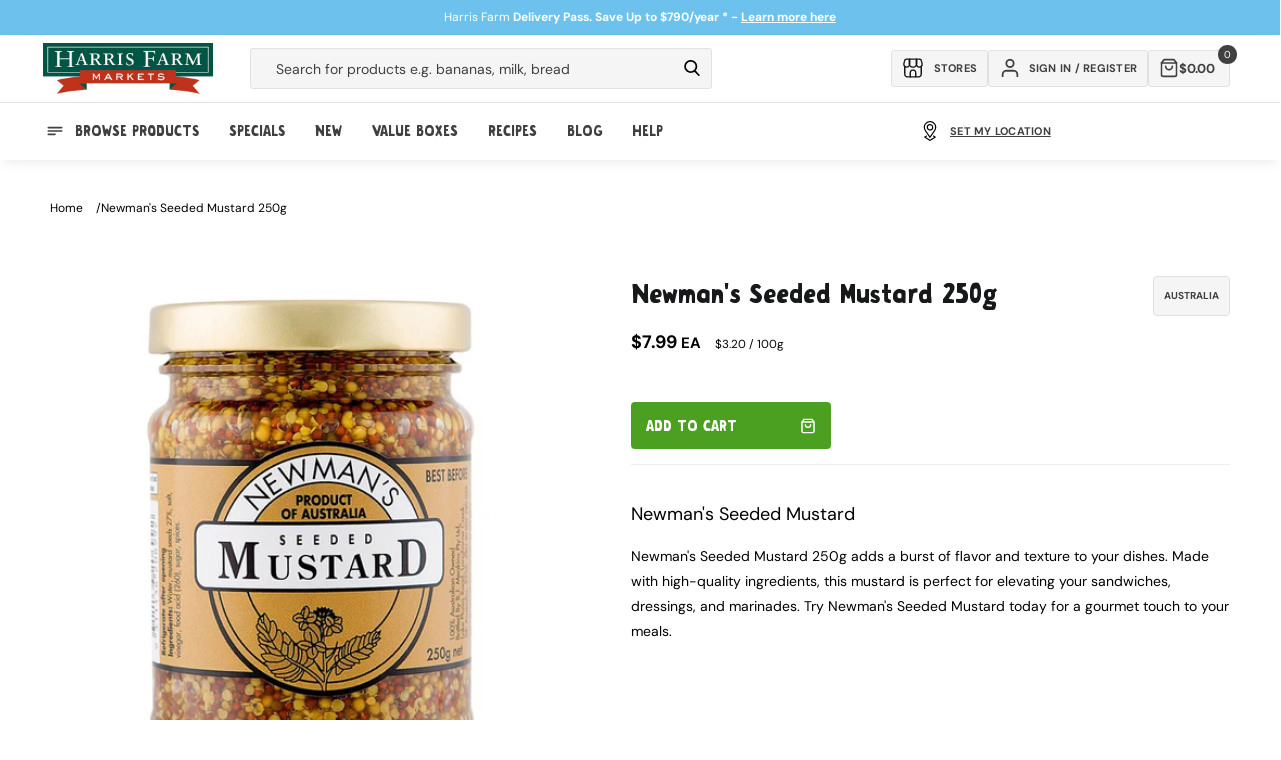

--- FILE ---
content_type: text/css
request_url: https://tags.srv.stackadapt.com/sa.css
body_size: -11
content:
:root {
    --sa-uid: '0-a13d68df-b09a-5b61-5ab6-b2415605aaa1';
}

--- FILE ---
content_type: text/plain; charset=utf-8
request_url: https://tags.srv.stackadapt.com/saq_pxl?uid=aa3bOVfh2CtXpG2gN-vwfw&is_js=true&landing_url=https%3A%2F%2Fwww.harrisfarm.com.au%2Fproducts%2Fnewmans-seeded-mustard-71644&t=Buy%20premium%20quality%20Newman%27s%20-%20Seeded%20Mustard%20from%20Harris%20Farm%20Online%20%E2%80%93%20Harris%20Farm%20Markets&tip=gQ0zk7z7naqo7PcT3jeYDXW_P5OmmMAZxB722kvfCeM&host=https%3A%2F%2Fwww.harrisfarm.com.au&sa_conv_data_css_value=%20%220-a13d68df-b09a-5b61-5ab6-b2415605aaa1%22&sa_conv_data_image_value=ffd8ffe000104a46494600010101006000600000ffdb004300080606070605080707070909080a0c140d0c0b0b0c1912130f141d1a1f1e1d1a1c1c20242e2720222c231c1c2837292c30313434341f27393d38323c2e333432ffdb0043010909090c0b0c180d0d1832211c213232323232323232323232323232323232323232323232323232323232323232323232323232323232323232323232323232ffc00011080001000103012200021101031101ffc4001f0000010501010101010100000000000000000102030405060708090a0bffc400b5100002010303020403050504040000017d01020300041105122131410613516107227114328191a1082342b1c11552d1f02433627282090a161718191a25262728292a3435363738393a434445464748494a535455565758595a636465666768696a737475767778797a838485868788898a92939495969798999aa2a3a4a5a6a7a8a9aab2b3b4b5b6b7b8b9bac2c3c4c5c6c7c8c9cad2d3d4d5d6d7d8d9dae1e2e3e4e5e6e7e8e9eaf1f2f3f4f5f6f7f8f9faffc4001f0100030101010101010101010000000000000102030405060708090a0bffc400b51100020102040403040705040400010277000102031104052131061241510761711322328108144291a1b1c109233352f0156272d10a162434e125f11718191a262728292a35363738393a434445464748494a535455565758595a636465666768696a737475767778797a82838485868788898a92939495969798999aa2a3a4a5a6a7a8a9aab2b3b4b5b6b7b8b9bac2c3c4c5c6c7c8c9cad2d3d4d5d6d7d8d9dae2e3e4e5e6e7e8e9eaf2f3f4f5f6f7f8f9faffda000c03010002110311003f00f7fa28a2803fffd9a13d68dfb09a5b615ab6b2415605aaa112744707&l_src=&l_src_d=&u_src=&u_src_d=&shop=true&sa-user-id-v3=s%253AAQAKIL4J0Oom_SBc6Ilw-an9QHn2doiueNm84HyG2rc70oWeELcBGAQghtCnywYwAToE_kXKCEIEfr6QZg.%252Bj3ANPcYOtHj6egU4vn2H86DeYyNIoqbD3Y8P5zd3gg&sa-user-id-v2=s%253AoT1o37CaW2FatrJBVgWqoRJ0Rwc.RRnvfD2FpVGapnvLmF9Q7OaW%252BheE3Jqm66cfNxKXMQU&sa-user-id=s%253A0-a13d68df-b09a-5b61-5ab6-b2415605aaa1.MNueu8iLwHkn86FEFpVz%252FgejKtfgHpX8fNzVynpmxDY
body_size: 39
content:
{"conversion_tracker_uids":["q5aJBYnwRnn7nnV8fpqS42"],"retargeting_tracker_uids":null,"lookalike_tracker_uids":["xYsGGgSZmpW4WVUFaFuvlU"]}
────────
What you should do:
Give the material again exactly as it is, but keep the pictures out.

Response for this exercise:
--- FILE ---
content_type: text/css
request_url: https://tags.srv.stackadapt.com/sa.css
body_size: -11
content:
:root {
    --sa-uid: '0-a13d68df-b09a-5b61-5ab6-b2415605aaa1';
}

--- FILE ---
content_type: text/plain; charset=utf-8
request_url: https://tags.srv.stackadapt.com/saq_pxl?uid=aa3bOVfh2CtXpG2gN-vwfw&is_js=true&landing_url=https%3A%2F%2Fwww.harrisfarm.com.au%2Fproducts%2Fnewmans-seeded-mustard-71644&t=Buy%20premium%20quality%20Newman%27s%20-%20Seeded%20Mustard%20from%20Harris%20Farm%20Online%20%E2%80%93%20Harris%20Farm%20Markets&tip=gQ0zk7z7naqo7PcT3jeYDXW_P5OmmMAZxB722kvfCeM&host=https%3A%2F%2Fwww.harrisfarm.com.au&sa_conv_data_css_value=%20%220-a13d68df-b09a-5b61-5ab6-b2415605aaa1%22&sa_conv_data_image_value=ffd8ffe000104a46494600010101006000600000ffdb004300080606070605080707070909080a0c140d0c0b0b0c1912130f141d1a1f1e1d1a1c1c20242e2720222c231c1c2837292c30313434341f27393d38323c2e333432ffdb0043010909090c0b0c180d0d1832211c213232323232323232323232323232323232323232323232323232323232323232323232323232323232323232323232323232ffc00011080001000103012200021101031101ffc4001f0000010501010101010100000000000000000102030405060708090a0bffc400b5100002010303020403050504040000017d01020300041105122131410613516107227114328191a1082342b1c11552d1f02433627282090a161718191a25262728292a3435363738393a434445464748494a535455565758595a636465666768696a737475767778797a838485868788898a92939495969798999aa2a3a4a5a6a7a8a9aab2b3b4b5b6b7b8b9bac2c3c4c5c6c7c8c9cad2d3d4d5d6d7d8d9dae1e2e3e4e5e6e7e8e9eaf1f2f3f4f5f6f7f8f9faffc4001f0100030101010101010101010000000000000102030405060708090a0bffc400b51100020102040403040705040400010277000102031104052131061241510761711322328108144291a1b1c109233352f0156272d10a162434e125f11718191a262728292a35363738393a434445464748494a535455565758595a636465666768696a737475767778797a82838485868788898a92939495969798999aa2a3a4a5a6a7a8a9aab2b3b4b5b6b7b8b9bac2c3c4c5c6c7c8c9cad2d3d4d5d6d7d8d9dae2e3e4e5e6e7e8e9eaf2f3f4f5f6f7f8f9faffda000c03010002110311003f00f7fa28a2803fffd9a13d68dfb09a5b615ab6b2415605aaa112744707&l_src=&l_src_d=&u_src=&u_src_d=&shop=true&sa-user-id-v3=s%253AAQAKIL4J0Oom_SBc6Ilw-an9QHn2doiueNm84HyG2rc70oWeELcBGAQghtCnywYwAToE_kXKCEIEfr6QZg.%252Bj3ANPcYOtHj6egU4vn2H86DeYyNIoqbD3Y8P5zd3gg&sa-user-id-v2=s%253AoT1o37CaW2FatrJBVgWqoRJ0Rwc.RRnvfD2FpVGapnvLmF9Q7OaW%252BheE3Jqm66cfNxKXMQU&sa-user-id=s%253A0-a13d68df-b09a-5b61-5ab6-b2415605aaa1.MNueu8iLwHkn86FEFpVz%252FgejKtfgHpX8fNzVynpmxDY
body_size: 39
content:
{"conversion_tracker_uids":["q5aJBYnwRnn7nnV8fpqS42"],"retargeting_tracker_uids":null,"lookalike_tracker_uids":["xYsGGgSZmpW4WVUFaFuvlU"]}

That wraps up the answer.